As weather protection goes, pebbledash might seem solid and sensible, hard-wearing, long-lasting. The perfect icing on the cake for that quaint seaside-cottagey look.

And yet an opposite take on those very same physical properties is that the surface will soak up all that rainwater like a sponge, soon generating patches of dark grey or green and increasingly mossy grunge.

Trapped water can freeze, causing the render to fall away in sheets. Salt crystallisation may also occur around cracks as water evaporating here leaves a build up of salts, causing salt crystals to grow in the substrate.”
– “BuildingConservation.com

Another bit of physics: maybe the rough surface of the render also “drains” the light from around the house, making it look cold in summer and even more dull in winter.

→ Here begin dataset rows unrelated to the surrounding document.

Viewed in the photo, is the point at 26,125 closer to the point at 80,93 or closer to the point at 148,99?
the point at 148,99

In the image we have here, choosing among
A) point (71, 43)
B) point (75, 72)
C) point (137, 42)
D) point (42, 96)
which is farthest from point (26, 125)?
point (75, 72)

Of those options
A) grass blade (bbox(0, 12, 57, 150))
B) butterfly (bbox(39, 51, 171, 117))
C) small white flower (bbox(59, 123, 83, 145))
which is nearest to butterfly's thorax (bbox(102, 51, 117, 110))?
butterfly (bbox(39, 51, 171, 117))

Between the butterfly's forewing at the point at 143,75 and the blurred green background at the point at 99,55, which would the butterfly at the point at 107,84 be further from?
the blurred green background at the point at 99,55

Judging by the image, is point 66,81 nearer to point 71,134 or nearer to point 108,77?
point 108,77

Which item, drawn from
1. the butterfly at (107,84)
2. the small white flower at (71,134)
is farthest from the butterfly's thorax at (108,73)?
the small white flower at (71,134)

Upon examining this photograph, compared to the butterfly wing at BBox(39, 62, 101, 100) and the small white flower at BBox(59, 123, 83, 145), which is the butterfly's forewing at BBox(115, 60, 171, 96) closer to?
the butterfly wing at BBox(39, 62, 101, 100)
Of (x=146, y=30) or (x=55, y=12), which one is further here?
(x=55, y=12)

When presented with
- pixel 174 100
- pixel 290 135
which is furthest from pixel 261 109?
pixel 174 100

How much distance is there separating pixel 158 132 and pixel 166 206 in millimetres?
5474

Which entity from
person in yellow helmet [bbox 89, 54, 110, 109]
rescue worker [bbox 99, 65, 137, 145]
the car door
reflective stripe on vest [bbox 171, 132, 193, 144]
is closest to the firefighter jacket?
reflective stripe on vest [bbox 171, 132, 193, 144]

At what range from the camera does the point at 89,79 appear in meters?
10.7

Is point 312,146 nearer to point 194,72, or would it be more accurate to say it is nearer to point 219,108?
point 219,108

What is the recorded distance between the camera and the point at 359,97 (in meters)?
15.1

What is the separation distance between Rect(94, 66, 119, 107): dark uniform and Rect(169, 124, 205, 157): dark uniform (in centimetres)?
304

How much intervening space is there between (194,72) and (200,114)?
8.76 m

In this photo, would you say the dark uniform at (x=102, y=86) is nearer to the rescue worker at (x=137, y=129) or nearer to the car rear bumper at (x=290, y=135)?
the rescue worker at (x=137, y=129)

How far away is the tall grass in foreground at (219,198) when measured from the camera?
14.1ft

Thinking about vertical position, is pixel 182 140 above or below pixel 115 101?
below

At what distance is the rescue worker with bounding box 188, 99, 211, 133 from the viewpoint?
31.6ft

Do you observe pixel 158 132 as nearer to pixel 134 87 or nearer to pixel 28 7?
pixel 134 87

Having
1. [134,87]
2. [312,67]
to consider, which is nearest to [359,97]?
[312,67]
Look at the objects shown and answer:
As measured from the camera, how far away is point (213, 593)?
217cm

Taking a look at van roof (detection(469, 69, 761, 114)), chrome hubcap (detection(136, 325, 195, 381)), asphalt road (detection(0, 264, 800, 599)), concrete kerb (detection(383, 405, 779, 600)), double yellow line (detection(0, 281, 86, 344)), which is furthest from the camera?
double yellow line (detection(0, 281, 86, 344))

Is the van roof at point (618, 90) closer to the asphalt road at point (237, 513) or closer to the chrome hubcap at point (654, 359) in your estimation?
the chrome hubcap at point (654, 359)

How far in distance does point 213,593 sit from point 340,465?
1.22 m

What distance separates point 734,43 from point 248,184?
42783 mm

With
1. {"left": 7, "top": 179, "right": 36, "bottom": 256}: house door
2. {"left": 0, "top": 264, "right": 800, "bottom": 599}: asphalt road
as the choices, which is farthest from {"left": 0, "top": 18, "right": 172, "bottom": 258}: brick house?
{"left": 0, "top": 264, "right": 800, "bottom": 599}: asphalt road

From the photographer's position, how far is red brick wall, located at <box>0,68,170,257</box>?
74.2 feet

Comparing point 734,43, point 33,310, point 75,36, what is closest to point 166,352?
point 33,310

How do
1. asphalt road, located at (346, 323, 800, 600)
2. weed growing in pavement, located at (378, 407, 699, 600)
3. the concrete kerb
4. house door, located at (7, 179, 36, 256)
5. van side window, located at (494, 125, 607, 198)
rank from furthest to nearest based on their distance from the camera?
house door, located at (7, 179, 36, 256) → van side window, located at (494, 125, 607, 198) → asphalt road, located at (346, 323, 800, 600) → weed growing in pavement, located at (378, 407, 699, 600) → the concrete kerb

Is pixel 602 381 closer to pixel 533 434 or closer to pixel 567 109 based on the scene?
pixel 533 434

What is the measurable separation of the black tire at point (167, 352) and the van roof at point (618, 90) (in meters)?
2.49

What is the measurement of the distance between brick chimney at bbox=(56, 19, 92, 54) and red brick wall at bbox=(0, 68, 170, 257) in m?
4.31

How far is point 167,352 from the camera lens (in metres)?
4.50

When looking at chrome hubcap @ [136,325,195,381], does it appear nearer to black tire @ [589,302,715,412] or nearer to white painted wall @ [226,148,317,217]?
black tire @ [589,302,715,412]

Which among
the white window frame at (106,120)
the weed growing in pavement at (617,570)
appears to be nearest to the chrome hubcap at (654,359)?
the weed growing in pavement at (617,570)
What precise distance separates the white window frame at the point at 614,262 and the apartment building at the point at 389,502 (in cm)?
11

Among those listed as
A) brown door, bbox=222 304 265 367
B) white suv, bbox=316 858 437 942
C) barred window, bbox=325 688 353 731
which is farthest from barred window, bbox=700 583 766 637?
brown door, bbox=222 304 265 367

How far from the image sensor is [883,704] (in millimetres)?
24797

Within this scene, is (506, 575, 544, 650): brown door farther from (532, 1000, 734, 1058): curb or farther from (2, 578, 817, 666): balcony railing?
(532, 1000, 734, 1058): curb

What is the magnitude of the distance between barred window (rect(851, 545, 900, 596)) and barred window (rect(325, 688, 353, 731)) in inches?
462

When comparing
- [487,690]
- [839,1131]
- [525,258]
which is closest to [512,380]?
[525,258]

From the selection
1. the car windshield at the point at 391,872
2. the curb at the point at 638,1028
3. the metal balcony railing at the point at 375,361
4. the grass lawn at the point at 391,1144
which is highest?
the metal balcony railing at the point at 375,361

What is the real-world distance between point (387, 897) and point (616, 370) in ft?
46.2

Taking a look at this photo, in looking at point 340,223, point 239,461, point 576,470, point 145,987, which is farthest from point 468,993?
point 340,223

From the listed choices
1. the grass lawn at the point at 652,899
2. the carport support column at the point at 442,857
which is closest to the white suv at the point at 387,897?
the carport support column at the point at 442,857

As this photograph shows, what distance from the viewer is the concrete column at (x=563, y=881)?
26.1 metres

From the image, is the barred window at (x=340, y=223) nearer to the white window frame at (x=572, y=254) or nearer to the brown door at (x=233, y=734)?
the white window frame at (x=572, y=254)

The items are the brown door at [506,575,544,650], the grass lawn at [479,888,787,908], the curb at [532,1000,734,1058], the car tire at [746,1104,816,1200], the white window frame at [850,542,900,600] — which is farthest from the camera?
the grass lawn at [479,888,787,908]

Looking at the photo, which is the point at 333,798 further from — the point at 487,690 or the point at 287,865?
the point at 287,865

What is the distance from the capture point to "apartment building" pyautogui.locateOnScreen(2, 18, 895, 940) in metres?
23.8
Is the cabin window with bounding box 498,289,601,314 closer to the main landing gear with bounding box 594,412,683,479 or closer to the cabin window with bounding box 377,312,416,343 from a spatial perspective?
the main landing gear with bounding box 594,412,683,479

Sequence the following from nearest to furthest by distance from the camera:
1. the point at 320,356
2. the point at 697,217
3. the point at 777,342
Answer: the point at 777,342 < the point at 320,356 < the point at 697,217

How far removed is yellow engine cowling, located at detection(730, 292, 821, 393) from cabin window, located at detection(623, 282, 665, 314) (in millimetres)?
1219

Row upon row of depressing houses, just dour enough for crime fiction or an episode of Taggart, a suitably drab grey rather than perfectly seaside fisherman-cottage white (and pebbledash can be quite hard to paint, so once it’s painted you don’t do it again that often). This pebbledash lacks even the warm clay colours of a redbrick terrace.

Pebbledash and muck

The thing is, like it or not, pebbledash by its very nature is mucky, coarse and sort of slapdash. I don’t mean all that in the metaphorical, judgemental or even aesthetic sense (though some people do).

I mean it has to be –  literally – a rough mixture of coarse things. To your quicklime (and sometimes cement) you add sand, grit, small gravel, pebbles, seashells even.

Architect and builder-speak alert: strictly speaking “roughcasting” incorporates the stones or shells within the mix, while “pebbledashing” adds them on top, but let’s ignore such niceties here.

This mix is then slapped or dashed (thrown) onto the walls, in a semi-smooth fashion if possible, in order to get that unmistakable stippled effect.

Pebbledash and class

In the end, pebbledash now symbolises the future and past, class and status, the push and pull of market forces on the pages of a property website.

As one wag put it in an online forum:

What other coating could you put on your house that costs €3,000 and will instantly devalue your home by four times that amount?

Half a century ago the pebbledash render and the PVC windows would be the first things to be added in a house renovation project. Nowadays they’d be the first to be subtracted.

Check out the “before” and “after” shots of the old council houses being done up in all those home renovation shows and House and Home magazines. The “imaginative” renovation will involve three essential steps:

  1. Gut the interior, make it more open-plan, possibly with an extension out the back
  2. Get rid of that “horrible” exterior too, unpebbledash it, till there’s little left, its history and class origins suitably erased
  3. Clients argue with architect and sack him, it’s now 10k over-budget and Mrs Client is project-managing everything while expecting her first baby half-way through the grand design with no roof over their heads

Meanwhile as part of the research I’ve just been to an exhibition called Beyond Pebbledash at Collins Barracks in Dublin (see pic at the top of the page). There’s more about the show in my other blog about “Moss Reid’s Dublin“.

And you know what? What’s the betting that that bloody line in my novel about pebbledash ends up as a short and sweet “Her house was pebbledashed”?